About
I am a sociologist and feminist social scientist whose work has developed across transnational academic settings, including Iran, the Czech Republic, Austria, Canada, and the United States. My research brings cultural sociology, sociology of knowledge, feminist theory, and the sociology of inequalities into conversation through empirical work on knowledge production, research institutions, gender, intimacy, the body, and public debates.
I am currently a Scholar with the Foundation for Law and International Affairs (FLIA), where I contribute to interdisciplinary conversations on knowledge, gender, inequality, and public institutions.
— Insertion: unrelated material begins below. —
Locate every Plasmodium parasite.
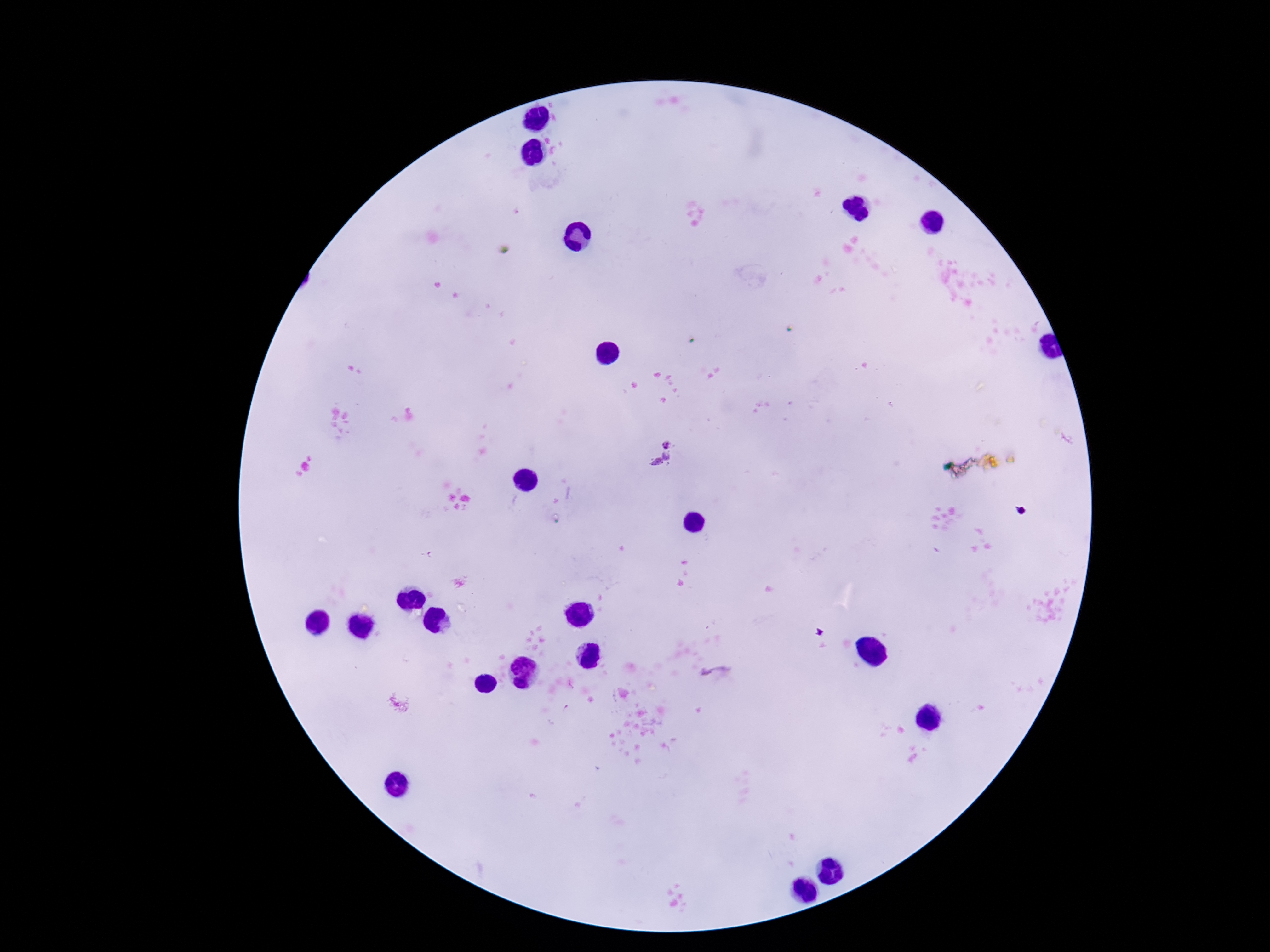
From 2022 to 2024, I held a Marie Skłodowska-Curie (MSCA) Postdoctoral Fellowship at the Institute for Advanced Studies in Vienna, where I led the project Understanding the Role of Diversity in European Research (URDER). This project examined how European research policy and funding institutions define and operationalize “diversity” and “excellence.” Drawing on in-depth interviews with European Research Council experts and policy analysis, I investigated how hierarchies of value are constructed and institutionalized in European academia.
In 2024–2025, I was a Visiting Scholar in the Department of Sociology at Columbia University and a member of the Trust Collaboratory.
I earned my Ph.D. in Sociology from Masaryk University in the Czech Republic, where my research focused on feminist sociology, postcolonial studies, gender, intimacy, and the body in Iran. During my doctoral training, I was also a Ph.D. fellow at the University of Vienna, the University of Graz, and the University of Toronto—experiences that broadened my transnational academic perspective. At Masaryk, I directed the Postcolonial Studies Working Group (2015–2021) and contributed to the Gender Match project.
Across these experiences, my scholarship investigates how social hierarchies are produced, contested, and reproduced in academic institutions, policy frameworks, public debates, and everyday knowledge practices.